Is it conservative to want to change a country’s constitution? Shouldn’t conservatives always want to preserve the status quo and resist change? Perhaps not in cases where laws and constitutions have been characterized by modern progressive thinking.
In the highly democratic and for many years well-known progressive kingdom of Sweden, a political battle is currently underway over the constitution.
Seven out of eight parties in the national parliament agree to make it more difficult to change the constitution. What previously applied was that a normal so-called simple majority with more than 50 percent of the votes in the national parliament could vote through a constitutional amendment if the same decision was made twice with an election in between. Now it will be required that two-thirds of the members vote in favor of the change when the proposal comes up for a vote on the second occasion. More members of parliament will therefore be needed for the constitution to be changed.
This may sound reasonable, especially from a conservative perspective where people like to proceed cautiously with changes in society. But it’s more complicated than that.
For almost 100 years, the Social Democrats have been the dominant party in Swedish politics. It has been the largest party, and it has been the party that has in many ways led social development. At least until the 1990s. After that, the Social Democrats have mostly devoted themselves to adapting to neoliberal and conservative winds and trying to maintain their power.
As long as the Social Democrats were the party that drove social development forward, or at least believed that they did, the party was not interested in making it more difficult to change the constitution. Back then, they even defended the system where only a simple majority was required for changes to be passed. But now that they have largely left their mark on Swedish society, it will suddenly become more difficult to change how Swedes view Sweden and how Sweden should be governed.

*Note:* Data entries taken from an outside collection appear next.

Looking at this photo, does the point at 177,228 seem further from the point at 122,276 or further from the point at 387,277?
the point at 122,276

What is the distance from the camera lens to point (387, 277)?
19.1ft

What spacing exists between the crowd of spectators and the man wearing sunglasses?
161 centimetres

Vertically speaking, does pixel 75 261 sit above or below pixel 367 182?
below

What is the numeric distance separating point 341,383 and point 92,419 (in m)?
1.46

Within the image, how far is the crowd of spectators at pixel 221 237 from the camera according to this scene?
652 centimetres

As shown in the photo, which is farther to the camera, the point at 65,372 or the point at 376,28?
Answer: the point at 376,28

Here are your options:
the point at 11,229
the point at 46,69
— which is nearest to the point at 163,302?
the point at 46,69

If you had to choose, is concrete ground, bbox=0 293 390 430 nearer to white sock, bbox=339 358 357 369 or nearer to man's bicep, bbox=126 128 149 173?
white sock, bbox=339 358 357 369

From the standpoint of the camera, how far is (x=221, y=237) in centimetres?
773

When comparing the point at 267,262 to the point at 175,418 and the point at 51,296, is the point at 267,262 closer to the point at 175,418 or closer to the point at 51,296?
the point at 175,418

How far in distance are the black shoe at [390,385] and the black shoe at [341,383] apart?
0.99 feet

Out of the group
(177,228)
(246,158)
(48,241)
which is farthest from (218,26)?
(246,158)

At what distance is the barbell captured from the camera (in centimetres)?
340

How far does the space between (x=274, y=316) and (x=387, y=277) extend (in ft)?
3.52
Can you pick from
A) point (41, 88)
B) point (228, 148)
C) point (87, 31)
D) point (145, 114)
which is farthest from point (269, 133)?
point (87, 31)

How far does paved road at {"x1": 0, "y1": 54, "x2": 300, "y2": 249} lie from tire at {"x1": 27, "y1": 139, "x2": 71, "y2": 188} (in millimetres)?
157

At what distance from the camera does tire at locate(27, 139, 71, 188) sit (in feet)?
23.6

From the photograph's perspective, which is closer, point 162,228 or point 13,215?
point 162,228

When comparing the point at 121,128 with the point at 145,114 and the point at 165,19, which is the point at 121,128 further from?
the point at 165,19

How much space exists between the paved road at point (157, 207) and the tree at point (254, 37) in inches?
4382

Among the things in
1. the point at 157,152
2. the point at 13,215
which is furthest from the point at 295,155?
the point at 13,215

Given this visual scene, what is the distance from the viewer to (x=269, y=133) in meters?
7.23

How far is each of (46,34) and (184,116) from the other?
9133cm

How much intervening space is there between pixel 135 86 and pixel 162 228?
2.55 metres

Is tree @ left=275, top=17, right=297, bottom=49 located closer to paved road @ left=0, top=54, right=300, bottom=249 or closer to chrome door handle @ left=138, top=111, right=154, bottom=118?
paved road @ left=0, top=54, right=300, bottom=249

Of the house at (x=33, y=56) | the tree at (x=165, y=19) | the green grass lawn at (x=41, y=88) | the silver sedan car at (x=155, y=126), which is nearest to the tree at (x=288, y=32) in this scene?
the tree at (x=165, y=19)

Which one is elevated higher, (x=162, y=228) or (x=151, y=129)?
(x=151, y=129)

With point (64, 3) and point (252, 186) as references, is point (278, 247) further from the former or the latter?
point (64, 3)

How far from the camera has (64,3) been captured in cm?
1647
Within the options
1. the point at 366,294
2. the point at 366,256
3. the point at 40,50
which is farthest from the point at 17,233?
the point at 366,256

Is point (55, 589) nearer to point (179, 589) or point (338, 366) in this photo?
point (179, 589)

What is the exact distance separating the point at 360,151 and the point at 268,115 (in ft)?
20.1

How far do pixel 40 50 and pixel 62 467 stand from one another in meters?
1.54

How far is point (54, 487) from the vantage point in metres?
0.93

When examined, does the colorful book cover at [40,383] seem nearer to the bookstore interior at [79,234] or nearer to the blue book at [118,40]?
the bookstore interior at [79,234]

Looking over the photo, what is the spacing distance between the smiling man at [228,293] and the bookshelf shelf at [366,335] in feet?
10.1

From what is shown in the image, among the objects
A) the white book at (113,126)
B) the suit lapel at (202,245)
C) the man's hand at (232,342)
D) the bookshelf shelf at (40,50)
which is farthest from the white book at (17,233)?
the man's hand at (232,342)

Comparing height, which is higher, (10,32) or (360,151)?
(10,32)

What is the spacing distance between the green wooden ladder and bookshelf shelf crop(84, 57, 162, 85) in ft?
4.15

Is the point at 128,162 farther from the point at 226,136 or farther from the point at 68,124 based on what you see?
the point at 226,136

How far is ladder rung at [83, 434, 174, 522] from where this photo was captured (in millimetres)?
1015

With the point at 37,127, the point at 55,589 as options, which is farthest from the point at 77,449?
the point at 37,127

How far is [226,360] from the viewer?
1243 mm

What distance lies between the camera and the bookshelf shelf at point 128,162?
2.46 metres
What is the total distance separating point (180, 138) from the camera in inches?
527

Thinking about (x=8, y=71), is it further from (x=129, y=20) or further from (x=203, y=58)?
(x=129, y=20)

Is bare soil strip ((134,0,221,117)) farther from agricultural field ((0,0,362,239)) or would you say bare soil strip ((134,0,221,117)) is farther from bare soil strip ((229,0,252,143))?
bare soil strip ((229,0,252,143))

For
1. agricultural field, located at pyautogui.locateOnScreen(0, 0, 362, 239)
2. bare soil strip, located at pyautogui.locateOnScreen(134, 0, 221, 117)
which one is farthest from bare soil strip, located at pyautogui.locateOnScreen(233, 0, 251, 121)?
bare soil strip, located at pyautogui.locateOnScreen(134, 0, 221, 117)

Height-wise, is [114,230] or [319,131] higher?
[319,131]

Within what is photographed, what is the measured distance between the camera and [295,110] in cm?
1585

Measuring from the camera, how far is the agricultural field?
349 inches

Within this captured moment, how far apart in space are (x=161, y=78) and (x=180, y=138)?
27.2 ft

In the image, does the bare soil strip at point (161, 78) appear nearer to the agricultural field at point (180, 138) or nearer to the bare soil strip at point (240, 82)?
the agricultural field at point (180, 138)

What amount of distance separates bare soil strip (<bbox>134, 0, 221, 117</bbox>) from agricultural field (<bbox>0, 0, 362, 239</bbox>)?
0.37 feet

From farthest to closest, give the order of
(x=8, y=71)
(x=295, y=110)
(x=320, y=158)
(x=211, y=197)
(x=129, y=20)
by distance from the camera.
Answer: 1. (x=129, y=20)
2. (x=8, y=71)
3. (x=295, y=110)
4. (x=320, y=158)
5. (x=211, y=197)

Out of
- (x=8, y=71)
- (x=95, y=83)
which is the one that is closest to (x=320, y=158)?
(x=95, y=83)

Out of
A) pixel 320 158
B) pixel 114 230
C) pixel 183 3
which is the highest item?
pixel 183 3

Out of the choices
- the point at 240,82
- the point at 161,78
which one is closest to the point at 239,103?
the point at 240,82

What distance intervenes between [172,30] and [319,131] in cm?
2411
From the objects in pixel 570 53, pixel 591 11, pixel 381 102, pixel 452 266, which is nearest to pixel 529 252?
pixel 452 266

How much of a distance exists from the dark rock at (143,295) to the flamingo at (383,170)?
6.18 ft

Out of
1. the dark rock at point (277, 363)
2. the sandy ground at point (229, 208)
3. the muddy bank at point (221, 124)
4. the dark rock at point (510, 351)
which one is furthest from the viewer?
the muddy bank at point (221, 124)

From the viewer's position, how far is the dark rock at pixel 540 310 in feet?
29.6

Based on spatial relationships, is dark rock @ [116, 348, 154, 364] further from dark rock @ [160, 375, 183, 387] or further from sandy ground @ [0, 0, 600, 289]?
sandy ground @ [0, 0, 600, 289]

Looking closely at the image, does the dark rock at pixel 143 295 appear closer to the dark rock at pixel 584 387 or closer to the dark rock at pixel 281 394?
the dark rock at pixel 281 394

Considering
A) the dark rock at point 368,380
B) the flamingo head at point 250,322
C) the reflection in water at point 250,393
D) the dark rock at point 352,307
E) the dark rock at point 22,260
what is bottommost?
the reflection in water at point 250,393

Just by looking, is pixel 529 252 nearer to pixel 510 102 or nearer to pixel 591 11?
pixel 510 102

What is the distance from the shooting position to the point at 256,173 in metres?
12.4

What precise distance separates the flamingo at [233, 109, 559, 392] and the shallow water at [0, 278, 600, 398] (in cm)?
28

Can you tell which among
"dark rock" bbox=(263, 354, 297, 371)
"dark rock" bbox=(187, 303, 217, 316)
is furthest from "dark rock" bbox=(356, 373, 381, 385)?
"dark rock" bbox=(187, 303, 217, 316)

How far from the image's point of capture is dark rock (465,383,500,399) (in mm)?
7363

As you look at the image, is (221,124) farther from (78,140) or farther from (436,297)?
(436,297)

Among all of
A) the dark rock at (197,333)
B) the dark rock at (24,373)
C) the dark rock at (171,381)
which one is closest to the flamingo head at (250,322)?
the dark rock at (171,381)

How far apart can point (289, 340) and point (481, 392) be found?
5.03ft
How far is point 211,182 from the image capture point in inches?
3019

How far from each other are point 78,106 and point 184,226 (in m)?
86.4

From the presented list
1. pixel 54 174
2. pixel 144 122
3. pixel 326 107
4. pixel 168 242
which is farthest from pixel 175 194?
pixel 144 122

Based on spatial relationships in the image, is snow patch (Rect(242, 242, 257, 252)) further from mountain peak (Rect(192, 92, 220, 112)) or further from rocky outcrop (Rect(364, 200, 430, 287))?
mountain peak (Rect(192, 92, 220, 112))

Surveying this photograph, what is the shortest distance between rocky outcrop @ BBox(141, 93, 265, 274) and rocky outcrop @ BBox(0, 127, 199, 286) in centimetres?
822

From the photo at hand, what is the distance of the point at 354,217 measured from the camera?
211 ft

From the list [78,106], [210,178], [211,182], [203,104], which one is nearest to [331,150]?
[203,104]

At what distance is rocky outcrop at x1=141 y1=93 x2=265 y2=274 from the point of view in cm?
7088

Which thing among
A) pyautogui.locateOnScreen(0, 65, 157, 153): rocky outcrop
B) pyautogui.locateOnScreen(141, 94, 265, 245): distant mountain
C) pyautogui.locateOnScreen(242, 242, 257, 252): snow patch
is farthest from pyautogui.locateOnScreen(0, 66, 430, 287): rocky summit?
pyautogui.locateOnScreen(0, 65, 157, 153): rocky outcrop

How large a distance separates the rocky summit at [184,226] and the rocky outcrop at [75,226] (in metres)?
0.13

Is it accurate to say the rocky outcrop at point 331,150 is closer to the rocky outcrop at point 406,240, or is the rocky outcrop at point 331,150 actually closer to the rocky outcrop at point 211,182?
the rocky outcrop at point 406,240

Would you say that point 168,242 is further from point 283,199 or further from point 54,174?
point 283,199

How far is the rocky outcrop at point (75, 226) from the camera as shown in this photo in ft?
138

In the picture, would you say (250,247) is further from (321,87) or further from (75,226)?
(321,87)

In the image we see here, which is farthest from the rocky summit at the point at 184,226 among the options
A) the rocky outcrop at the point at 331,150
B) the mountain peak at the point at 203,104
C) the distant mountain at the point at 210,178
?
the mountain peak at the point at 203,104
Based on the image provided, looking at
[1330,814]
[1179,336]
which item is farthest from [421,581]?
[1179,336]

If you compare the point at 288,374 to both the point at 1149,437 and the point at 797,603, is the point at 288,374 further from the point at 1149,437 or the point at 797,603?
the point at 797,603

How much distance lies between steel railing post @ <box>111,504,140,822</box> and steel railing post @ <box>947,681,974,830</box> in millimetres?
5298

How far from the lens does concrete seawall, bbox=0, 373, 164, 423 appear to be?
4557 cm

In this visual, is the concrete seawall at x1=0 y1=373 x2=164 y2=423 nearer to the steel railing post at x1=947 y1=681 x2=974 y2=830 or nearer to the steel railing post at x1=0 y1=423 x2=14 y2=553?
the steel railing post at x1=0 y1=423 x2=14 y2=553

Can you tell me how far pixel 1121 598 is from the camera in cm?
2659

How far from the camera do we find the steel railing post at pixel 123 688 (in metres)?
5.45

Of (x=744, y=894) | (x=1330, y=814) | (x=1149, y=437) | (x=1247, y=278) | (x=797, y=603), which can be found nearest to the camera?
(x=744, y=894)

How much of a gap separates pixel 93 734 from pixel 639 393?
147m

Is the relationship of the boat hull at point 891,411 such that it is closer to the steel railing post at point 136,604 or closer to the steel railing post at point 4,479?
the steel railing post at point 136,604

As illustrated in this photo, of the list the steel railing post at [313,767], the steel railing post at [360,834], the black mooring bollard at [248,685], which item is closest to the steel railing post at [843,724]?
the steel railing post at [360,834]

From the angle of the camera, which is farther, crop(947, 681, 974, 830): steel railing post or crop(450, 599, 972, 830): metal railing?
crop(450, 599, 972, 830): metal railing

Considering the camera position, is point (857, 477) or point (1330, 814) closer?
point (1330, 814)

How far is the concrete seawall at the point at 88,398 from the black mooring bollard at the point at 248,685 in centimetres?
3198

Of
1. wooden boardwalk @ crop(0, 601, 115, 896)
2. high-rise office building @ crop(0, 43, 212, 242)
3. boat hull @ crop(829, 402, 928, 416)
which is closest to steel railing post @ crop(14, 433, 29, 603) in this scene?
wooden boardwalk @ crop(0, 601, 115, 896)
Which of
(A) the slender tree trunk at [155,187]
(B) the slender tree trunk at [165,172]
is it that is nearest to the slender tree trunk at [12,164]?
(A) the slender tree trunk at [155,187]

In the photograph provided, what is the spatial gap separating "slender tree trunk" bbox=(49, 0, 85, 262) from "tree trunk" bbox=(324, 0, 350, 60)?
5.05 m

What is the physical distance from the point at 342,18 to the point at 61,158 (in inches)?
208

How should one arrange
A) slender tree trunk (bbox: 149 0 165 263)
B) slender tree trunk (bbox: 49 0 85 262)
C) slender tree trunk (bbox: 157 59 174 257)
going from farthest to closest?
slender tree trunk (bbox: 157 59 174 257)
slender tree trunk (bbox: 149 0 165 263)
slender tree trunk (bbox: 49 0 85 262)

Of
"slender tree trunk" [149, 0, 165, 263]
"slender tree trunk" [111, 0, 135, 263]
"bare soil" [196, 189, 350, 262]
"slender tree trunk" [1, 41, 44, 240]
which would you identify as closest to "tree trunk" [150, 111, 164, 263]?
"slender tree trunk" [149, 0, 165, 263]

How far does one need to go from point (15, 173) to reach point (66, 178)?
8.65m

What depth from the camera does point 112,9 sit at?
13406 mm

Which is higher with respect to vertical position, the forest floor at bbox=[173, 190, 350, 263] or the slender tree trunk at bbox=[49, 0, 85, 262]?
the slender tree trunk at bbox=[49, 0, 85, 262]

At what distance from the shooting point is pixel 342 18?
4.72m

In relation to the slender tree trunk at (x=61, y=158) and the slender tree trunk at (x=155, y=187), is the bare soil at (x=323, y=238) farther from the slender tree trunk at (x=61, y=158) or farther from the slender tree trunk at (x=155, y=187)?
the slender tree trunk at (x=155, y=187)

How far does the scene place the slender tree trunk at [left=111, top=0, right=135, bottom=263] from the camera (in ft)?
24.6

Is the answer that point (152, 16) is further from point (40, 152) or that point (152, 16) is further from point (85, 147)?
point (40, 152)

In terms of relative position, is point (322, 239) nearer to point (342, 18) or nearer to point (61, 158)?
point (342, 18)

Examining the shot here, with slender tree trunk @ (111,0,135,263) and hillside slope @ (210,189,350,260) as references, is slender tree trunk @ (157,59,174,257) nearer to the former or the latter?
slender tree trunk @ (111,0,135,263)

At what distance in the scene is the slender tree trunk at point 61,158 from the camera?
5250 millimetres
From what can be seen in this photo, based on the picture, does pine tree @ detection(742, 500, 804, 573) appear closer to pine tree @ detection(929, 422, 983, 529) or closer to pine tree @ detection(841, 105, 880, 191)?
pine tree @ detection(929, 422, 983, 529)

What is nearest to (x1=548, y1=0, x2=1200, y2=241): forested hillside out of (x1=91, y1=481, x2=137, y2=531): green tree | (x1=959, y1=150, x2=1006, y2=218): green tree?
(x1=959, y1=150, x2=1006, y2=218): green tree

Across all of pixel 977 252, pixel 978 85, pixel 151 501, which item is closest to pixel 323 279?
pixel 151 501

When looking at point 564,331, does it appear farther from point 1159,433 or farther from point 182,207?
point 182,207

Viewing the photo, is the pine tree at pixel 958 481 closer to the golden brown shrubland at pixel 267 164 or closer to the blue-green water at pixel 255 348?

Now, instead, it is the new right-wing party, the Sweden Democrats, that wants to stick with the old order. The Sweden Democrats recently realized that the new constitutional amendment would give the Social Democrats – who have been at 30-35 percent in the elections for twenty years and thus maintain their position as Sweden’s largest party – veto rights against new constitutional amendments.
Even if all other parties would like to see a change, the Social Democrats, if they continue to be about the same size, can gather the number of votes needed to stop desirable changes.
Now in the 2020s, it is the social-conservative and nationalist Sweden Democrats who are leading the development of Swedish society. It is their policies in migration, crime prevention and energy that the other parties are adapting to. And it is the Sweden Democrats who have the strength to raise the difficult and sensitive issue of all the Swedish citizenships that have been distributed on weak grounds to all the migrants who have come to Sweden in the last 30 years.
Many Swedes today believe that immigrants who have been granted Swedish citizenship but who engage in serious crime, who have contacts with violent Islamism, and perhaps even those who have been granted citizenship on incorrect grounds should have their citizenship withdrawn. At least in cases where the migrants have dual citizenship and have thus remained citizens of their countries of origin.
But this requires amendments to the constitution, since it is clearly stated there that no Swedish citizen may be deprived of their citizenship.
There are also several articles in the constitution that suggest that Sweden’s social order is based on the idea of the equal value of all people, which could have been used as an argument for previously almost uncontrolled immigration. Here, new articles about the specific responsibility that Swedish society has for its own citizens, and thus not for people in general, could constitute a welcome clarification.
But all of this may now become more difficult when all the old parties, led by the Social Democrats, are making it more difficult to change the constitution.
So how come a conservative party like the Sweden Democrats is now the party that wants to facilitate social change? Because it is the progressive parties that have shaped modern Sweden.